A man is \[9\,m\] behind the door of a train when it stands moving with acceleration \[a = 2\,m/{s^2}\]. The man turns at full speed. After what time does he get into the train? What is his full speed?

Answer 1

Hint: Express the distance covered by the person in time t and also the distance covered by the person in time t. Express the velocity of the person and the train when the person reaches the door of the train. Solve these equations simultaneously to get the time t.

Formula used:
\[s = ut + \dfrac{1}{2}a{t^2}\]
Here, s is the distance, u is the initial velocity, t is the time and a is the acceleration.

Complete step by step answer:
We assume in t second, the distance travelled by the train is x meter. But the distance travelled by the person is \[\left( {9 + x} \right)\,{\text{m}}\]. The velocity of the person is uniform.

We express the distance covered by the person in t second as follows,
\[{d_1} = vt = 9 + x\] …… (1)
Here, v is the velocity of the person and t is the time.
We can express the distance travelled by the train in t second using kinematic equation as follows,
\[{d_2} = ut + \dfrac{1}{2}a{t^2}\]
Here, u is the initial velocity and a is the acceleration of the train.
Since the initial velocity of the train is zero, we can write the above equation as follows,
\[{d_2} = \dfrac{1}{2}a{t^2}\]
Substituting \[a = 2\,m/{s^2}\] and \[{d_1} = x\] in the above equation, we get,
\[x = \dfrac{1}{2}\left( 2 \right){t^2}\]
\[ \Rightarrow x = {t^2}\] …… (2)
Using equation (2) in equation (1), we get,
\[vt = 9 + {t^2}\] …… (3)
Now, the relative velocity of the train and the person at point B is zero when the person reaches the train. Therefore, the velocity of the person should be equal to velocity of the train at point B in the above figure.
We express the velocity of the train at point B using the kinematic equation as follows,
\[{v_t} = {u_t} + at\]
Here, \[{u_t}\] is the initial velocity of the train.
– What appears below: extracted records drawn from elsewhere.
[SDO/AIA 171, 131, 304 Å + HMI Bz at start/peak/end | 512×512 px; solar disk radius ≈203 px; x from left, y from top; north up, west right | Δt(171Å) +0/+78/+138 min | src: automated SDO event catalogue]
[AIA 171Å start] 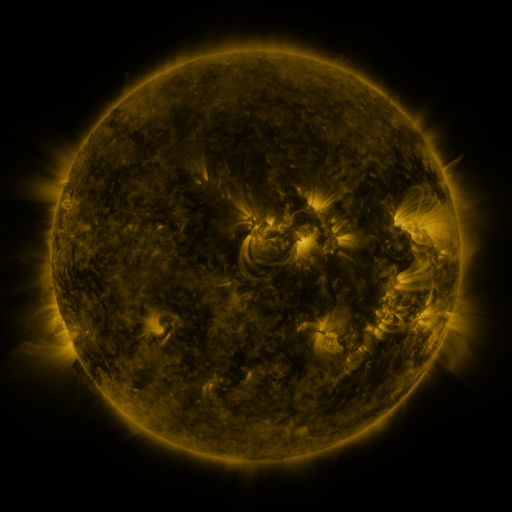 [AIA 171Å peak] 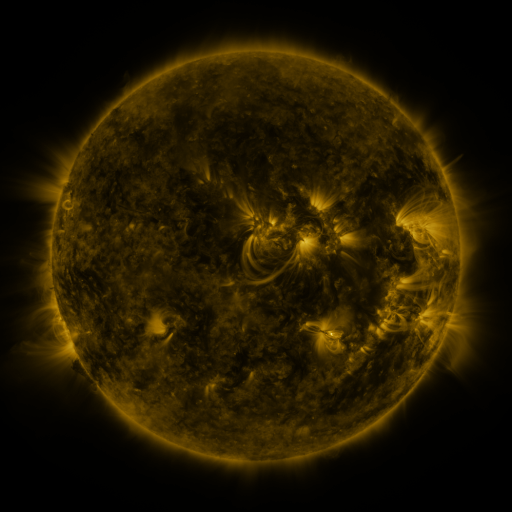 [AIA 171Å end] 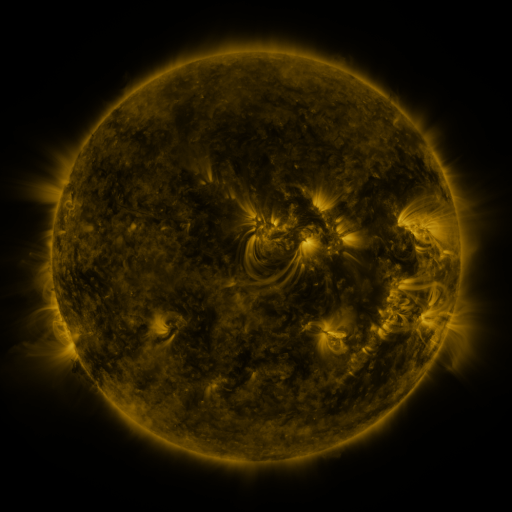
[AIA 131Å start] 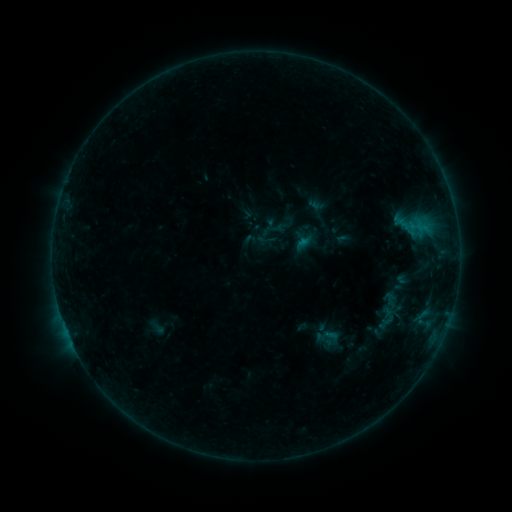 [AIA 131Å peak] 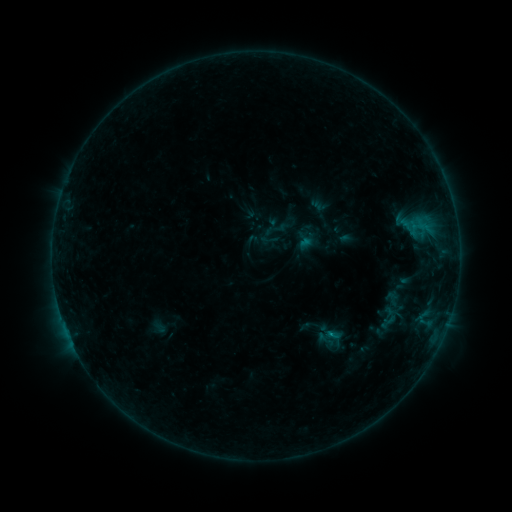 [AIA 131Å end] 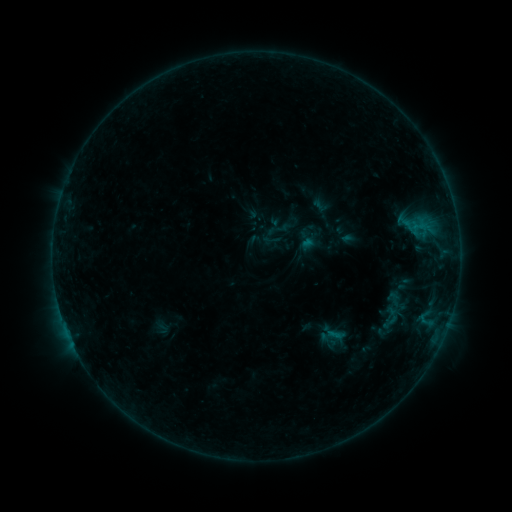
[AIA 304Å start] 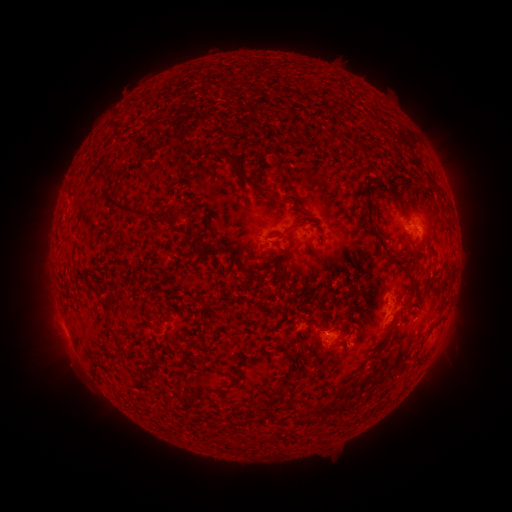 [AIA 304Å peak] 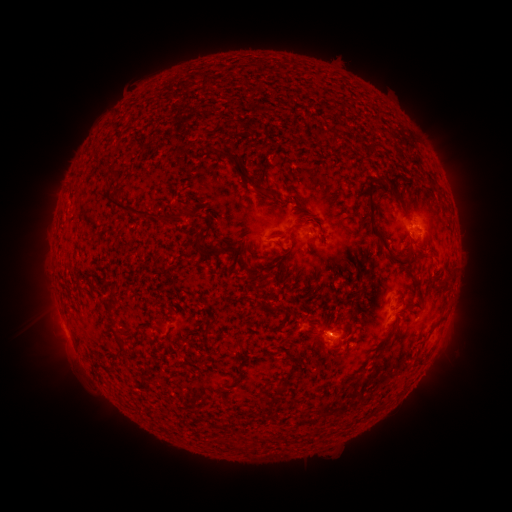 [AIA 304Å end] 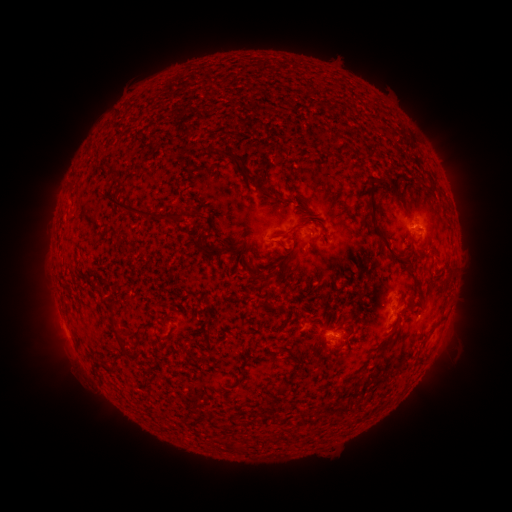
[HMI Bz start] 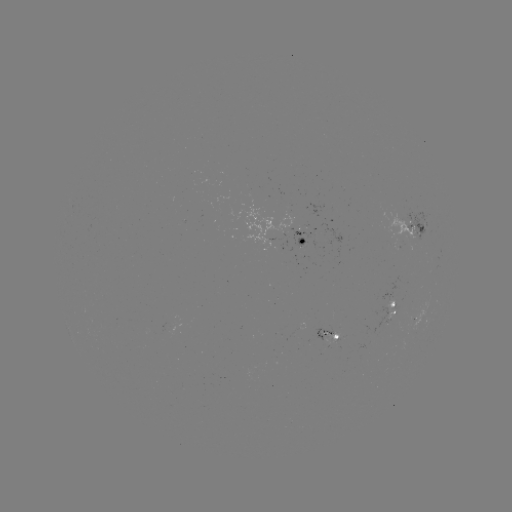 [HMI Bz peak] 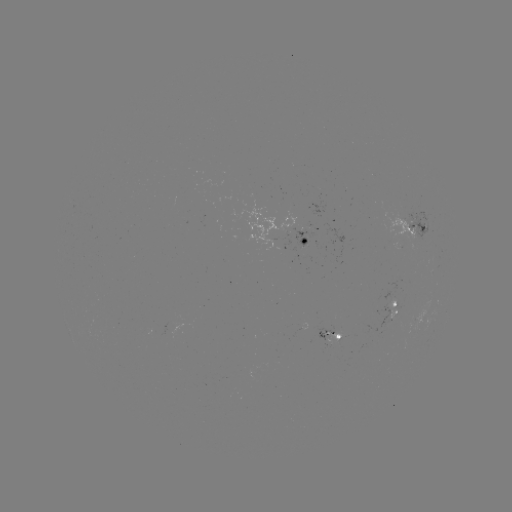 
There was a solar emerging-flux region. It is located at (302, 244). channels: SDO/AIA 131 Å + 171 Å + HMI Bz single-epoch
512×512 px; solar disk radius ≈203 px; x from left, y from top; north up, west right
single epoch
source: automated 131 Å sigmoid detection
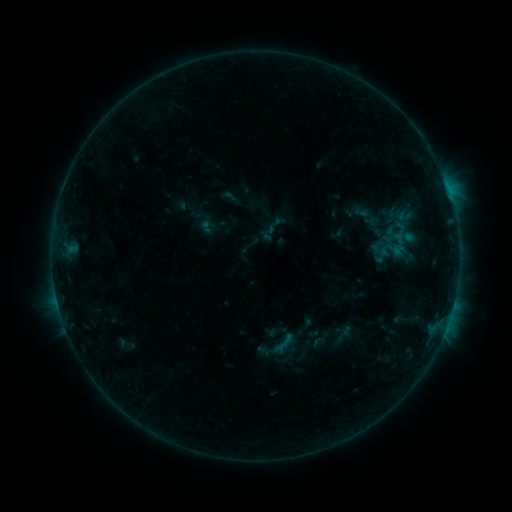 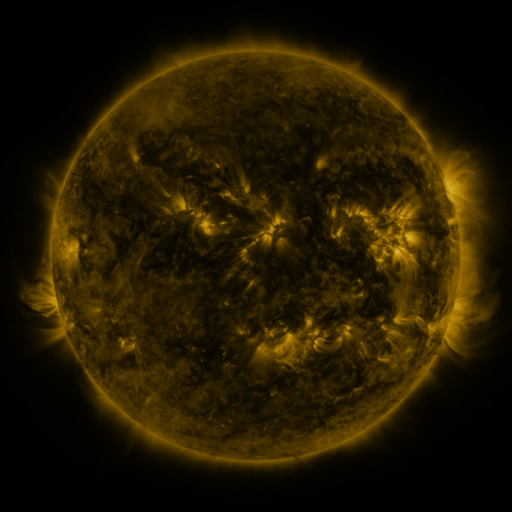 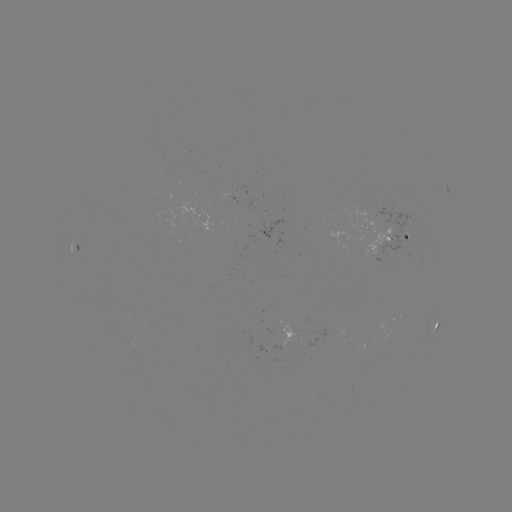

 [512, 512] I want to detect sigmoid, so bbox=[372, 246, 392, 265].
Since the initial velocity of the train is zero, we can write the above equation as,
\[{v_t} = at\]
\[ \Rightarrow {v_t} = {v_p} = 2t\] …… (4)
Using equation (4) in equation (3), we get,
\[2{t^2} = 9 + {t^2}\]
\[ \Rightarrow {t^2} = 9\]
\[ \therefore t = 3\,s\]

Therefore, after 3 second, the person will get into the train.

We have discussed that the velocity of the person and velocity of the train at point B is the same. This velocity of the person is his maximum speed.
Substituting 3 s for t in equation (4), we get,
\[{v_p} = 2\left( 3 \right)\]
\[ \therefore {v_p} = 6\,m/s\]

Therefore, the full speed of the person is 6 m/s.

Note:To solve these types of questions, the kinematic equations should be on your fingertips. In equation (4), the velocity of the train \[{v_t}\] and the velocity of the person \[{v_p}\] is the same because the relative velocity between them, \[{v_p} - {v_t} = 0\]. In this question, we have assumed that the motion of the train and the person are in the same direction.